EXTRAIT CITÉ »

--

Les pédiatres et les médecins de famille sont habitués à reconnaître les manifestations physiques des problèmes émotionnels – douleur, automutilation –, c'est pourquoi ils deviennent la porte d'entrée vers différentes affections. Cela leur permet d'informer et d'éduquer les parents et de se référer aux professionnels de la santé mentale.

Les professionnels de la santé mentale des enfants et des adolescents jouent un rôle déterminant dans la gestion de cette crise et devraient combiner les interventions présentielles avec celles effectuées en ligne. Un effort est requis de leur part pour se coordonner avec les familles, les enseignants et les bénévoles pour servir de réseau de soutien aux adolescents. Les admissions psychiatriques devraient être la dernière option, car elles représentent l'échec du soutien communautaire et, si nécessaire, des tentatives devraient être faites pour réduire le stress et la stigmatisation associés à l'hospitalisation psychiatrique. Les équipes de santé mentale jouent un rôle important dans la formation des pédiatres, des médecins de famille et des enseignants à la détection des troubles mentaux chez les jeunes.

--

DONNÉES FOURNIES »
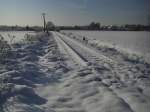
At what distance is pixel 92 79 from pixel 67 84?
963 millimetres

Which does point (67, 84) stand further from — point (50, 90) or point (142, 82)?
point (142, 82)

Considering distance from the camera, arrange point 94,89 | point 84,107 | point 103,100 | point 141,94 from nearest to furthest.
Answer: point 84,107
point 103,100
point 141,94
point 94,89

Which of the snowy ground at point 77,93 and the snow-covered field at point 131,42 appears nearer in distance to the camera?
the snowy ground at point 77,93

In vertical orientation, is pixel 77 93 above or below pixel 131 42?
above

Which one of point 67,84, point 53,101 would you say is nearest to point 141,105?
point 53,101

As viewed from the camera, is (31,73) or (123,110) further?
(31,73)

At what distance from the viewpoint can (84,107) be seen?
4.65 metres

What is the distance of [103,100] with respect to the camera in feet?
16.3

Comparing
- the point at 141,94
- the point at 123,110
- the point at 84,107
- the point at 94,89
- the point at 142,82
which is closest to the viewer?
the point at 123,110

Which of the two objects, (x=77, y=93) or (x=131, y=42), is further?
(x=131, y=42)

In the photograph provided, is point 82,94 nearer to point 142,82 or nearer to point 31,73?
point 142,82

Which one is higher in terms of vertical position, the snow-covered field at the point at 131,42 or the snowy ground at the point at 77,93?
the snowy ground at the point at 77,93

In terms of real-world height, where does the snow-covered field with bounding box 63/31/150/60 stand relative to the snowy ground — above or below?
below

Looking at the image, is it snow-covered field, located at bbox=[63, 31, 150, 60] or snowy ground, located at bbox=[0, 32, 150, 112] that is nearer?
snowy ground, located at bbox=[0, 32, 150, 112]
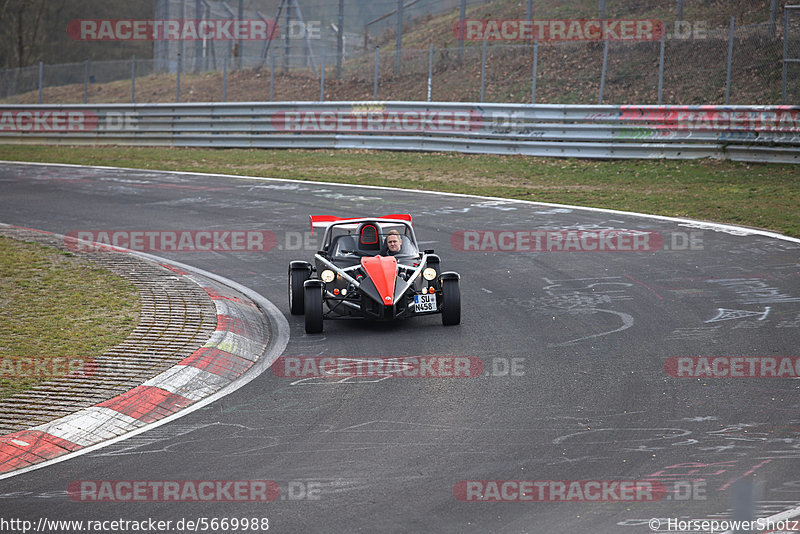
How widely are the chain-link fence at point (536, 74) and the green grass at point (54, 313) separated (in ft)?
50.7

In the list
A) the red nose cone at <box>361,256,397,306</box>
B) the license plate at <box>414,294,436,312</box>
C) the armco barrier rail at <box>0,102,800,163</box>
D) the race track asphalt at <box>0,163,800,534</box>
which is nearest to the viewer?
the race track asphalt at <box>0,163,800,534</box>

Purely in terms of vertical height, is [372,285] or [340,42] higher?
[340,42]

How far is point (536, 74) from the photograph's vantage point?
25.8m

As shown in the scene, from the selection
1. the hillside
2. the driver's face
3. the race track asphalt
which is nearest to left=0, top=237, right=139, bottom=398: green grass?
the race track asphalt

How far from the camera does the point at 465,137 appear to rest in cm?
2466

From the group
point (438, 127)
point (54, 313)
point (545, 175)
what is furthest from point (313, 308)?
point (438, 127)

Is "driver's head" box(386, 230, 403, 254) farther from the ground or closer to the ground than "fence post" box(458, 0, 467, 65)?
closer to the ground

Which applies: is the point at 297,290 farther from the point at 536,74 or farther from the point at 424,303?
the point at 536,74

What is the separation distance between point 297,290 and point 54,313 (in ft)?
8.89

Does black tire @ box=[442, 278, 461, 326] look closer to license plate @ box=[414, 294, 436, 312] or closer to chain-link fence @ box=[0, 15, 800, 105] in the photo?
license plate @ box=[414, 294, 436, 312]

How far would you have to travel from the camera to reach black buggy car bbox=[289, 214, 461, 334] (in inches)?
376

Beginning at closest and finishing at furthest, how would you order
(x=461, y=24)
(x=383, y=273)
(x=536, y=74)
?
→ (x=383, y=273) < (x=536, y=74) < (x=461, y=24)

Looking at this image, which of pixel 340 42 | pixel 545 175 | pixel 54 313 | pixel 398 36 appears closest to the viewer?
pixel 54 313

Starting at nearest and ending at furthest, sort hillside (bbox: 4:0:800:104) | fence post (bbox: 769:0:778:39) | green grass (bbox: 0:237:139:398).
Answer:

--

CONSIGNE » Reprenez l'extrait sur la santé mentale des enfants et des adolescents à la suite de sa dernière phrase. Les données n'interviennent pas dans ce travail.

RÉSULTAT ATTENDU »
Les psychologues cliniciens devraient concevoir et mettre en œuvre des interventions comportementales à court terme pour la prise en charge des troubles mentaux courants, comme le trouble d'hyperactivité avec déficit de l'attention, la toxicomanie ou les problèmes de jeu, en se concentrant sur les techniques psycho-éducatives où les parents sont inclus.

Les psychiatres doivent être plus prudents, si possible, lorsqu'ils choisissent des stratégies pharmacologiques plutôt que psychothérapeutiques. Il est impératif que les professionnels de la santé mentale organisent des études longitudinales pour évaluer les conséquences de la pandémie.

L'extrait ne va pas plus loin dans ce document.